4

I'm new to java ee and I'm not sure how to implement a particular requirement.

I have need for a large set (millions) of objects that maintain a bunch of rules and state and present an API for clients. Each of these objects is long lived. Given that there're so many of these things, we'll likely need to shard them across many VMs and use RMI to access them.

My question is whether there's a Java EE approach to solve the problem of locating an instance of the object, allowing the clients to get a reference to the object without needing to be aware of which machine it is on.

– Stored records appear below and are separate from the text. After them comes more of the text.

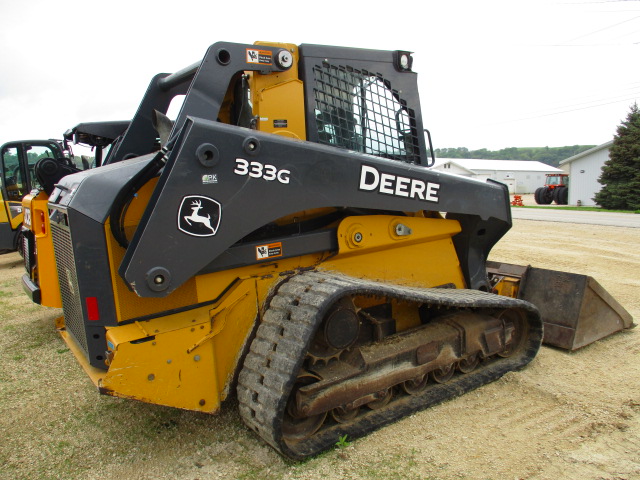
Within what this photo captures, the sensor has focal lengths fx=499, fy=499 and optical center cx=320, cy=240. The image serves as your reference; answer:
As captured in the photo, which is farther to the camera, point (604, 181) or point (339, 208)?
point (604, 181)

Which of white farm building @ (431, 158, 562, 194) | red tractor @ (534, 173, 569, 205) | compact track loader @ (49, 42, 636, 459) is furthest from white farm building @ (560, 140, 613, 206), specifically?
compact track loader @ (49, 42, 636, 459)

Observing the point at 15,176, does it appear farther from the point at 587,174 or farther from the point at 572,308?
the point at 587,174

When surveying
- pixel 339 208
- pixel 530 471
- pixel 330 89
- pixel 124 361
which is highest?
pixel 330 89

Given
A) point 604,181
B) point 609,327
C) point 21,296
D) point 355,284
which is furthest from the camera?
→ point 604,181

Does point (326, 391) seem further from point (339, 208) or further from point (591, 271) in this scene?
point (591, 271)

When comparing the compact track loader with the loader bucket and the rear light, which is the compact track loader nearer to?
the rear light

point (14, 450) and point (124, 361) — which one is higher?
point (124, 361)

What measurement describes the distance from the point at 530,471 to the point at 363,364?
1070 mm

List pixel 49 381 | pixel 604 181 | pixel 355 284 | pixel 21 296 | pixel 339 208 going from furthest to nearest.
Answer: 1. pixel 604 181
2. pixel 21 296
3. pixel 49 381
4. pixel 339 208
5. pixel 355 284

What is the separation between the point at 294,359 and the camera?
8.68ft

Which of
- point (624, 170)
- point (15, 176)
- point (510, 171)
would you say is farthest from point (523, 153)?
point (15, 176)

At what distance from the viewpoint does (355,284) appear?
9.43 feet

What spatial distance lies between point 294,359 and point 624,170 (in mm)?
25157

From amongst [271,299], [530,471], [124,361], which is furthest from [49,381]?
[530,471]
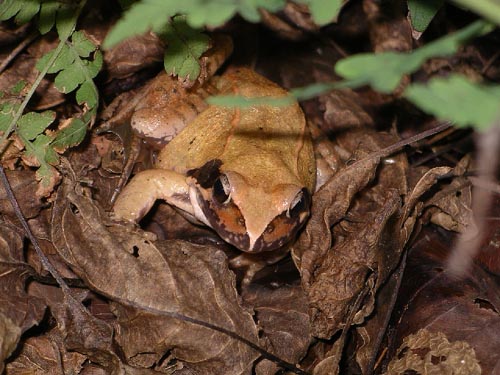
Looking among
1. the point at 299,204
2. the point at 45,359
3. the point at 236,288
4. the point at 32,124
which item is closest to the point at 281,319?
the point at 236,288

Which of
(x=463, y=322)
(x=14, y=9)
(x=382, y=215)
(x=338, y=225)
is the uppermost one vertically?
(x=14, y=9)

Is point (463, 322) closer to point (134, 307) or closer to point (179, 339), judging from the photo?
point (179, 339)

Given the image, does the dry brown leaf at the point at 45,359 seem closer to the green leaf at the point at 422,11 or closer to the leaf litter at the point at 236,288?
the leaf litter at the point at 236,288

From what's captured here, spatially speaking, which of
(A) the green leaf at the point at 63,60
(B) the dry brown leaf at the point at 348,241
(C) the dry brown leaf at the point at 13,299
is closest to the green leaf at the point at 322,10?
(A) the green leaf at the point at 63,60

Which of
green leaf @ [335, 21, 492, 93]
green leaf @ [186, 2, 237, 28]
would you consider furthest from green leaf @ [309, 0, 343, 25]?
green leaf @ [335, 21, 492, 93]

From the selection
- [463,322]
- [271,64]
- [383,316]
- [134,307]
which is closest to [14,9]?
[134,307]

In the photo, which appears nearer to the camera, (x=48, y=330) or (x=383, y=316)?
(x=48, y=330)
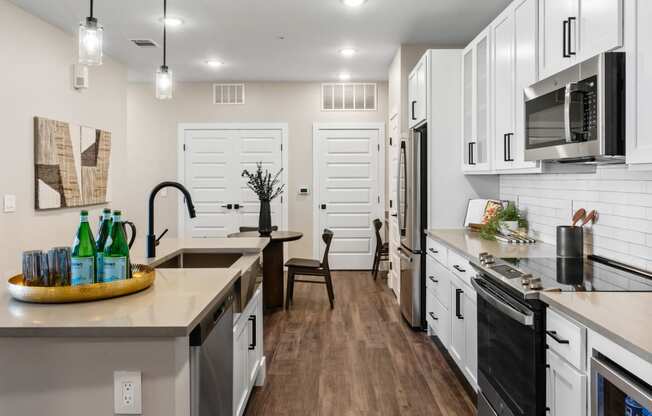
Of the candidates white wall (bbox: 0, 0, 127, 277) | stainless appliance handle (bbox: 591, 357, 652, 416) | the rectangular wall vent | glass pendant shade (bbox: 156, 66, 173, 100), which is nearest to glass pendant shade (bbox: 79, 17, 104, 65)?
glass pendant shade (bbox: 156, 66, 173, 100)

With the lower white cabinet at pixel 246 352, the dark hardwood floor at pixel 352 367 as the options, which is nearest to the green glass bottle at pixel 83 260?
the lower white cabinet at pixel 246 352

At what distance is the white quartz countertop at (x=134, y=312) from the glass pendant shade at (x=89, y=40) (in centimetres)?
98

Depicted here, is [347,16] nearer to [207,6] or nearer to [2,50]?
[207,6]

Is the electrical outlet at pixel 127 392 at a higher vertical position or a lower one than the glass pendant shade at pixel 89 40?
lower

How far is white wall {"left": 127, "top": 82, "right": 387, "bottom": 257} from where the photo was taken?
7.22 meters

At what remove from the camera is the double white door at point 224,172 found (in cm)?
725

I'm aware of JNDI, but I'm not sure that registering each of the objects in a JNDI directory is appropriate. Do I need to write a "Locator" library that can make itself aware of the VM that each object belongs to?

Royce
  • 532
  • 3
  • 11
  • Have you considered available solutions such as [Terracotta](http://www.terracotta.org) and [Coherence](http://www.oracle.com/technetwork/middleware/coherence/overview/index.html)? Or, do you have any specific/statutory requirements that preclude such solutions? – Alistair A. Israel Aug 17 '11 at 04:28
  • @AlistairIsrael I've got nothing against them, however they only seem to help with data distribution in the objects. The compute time needs to be sharded as well. These solutions *could* be useful for distributing the registry, though. OTOH something like Hazelcast would be a simple solution for registry distribution too. – Royce Aug 17 '11 at 04:43
  • I've could've sworn Terracotta provided transparent clustering making it appear to your app that it was running on a huge JVM. Their Web site doesn't make it clear now that they still do that, or, maybe that's what [Terracotta DSO](http://www.terracotta.org/confluence/display/docs/Home) is all about. – Alistair A. Israel Aug 17 '11 at 05:46

2 Answers2

2

Without more specific details, let me venture forth several avenues for exploration.

If I'm reading you correctly, what you want is something akin to a DHT but for hosting and looking up objects (code+data) or service nodes, not just raw data. I'm not aware of any such platform, though it sure sounds like an interesting idea.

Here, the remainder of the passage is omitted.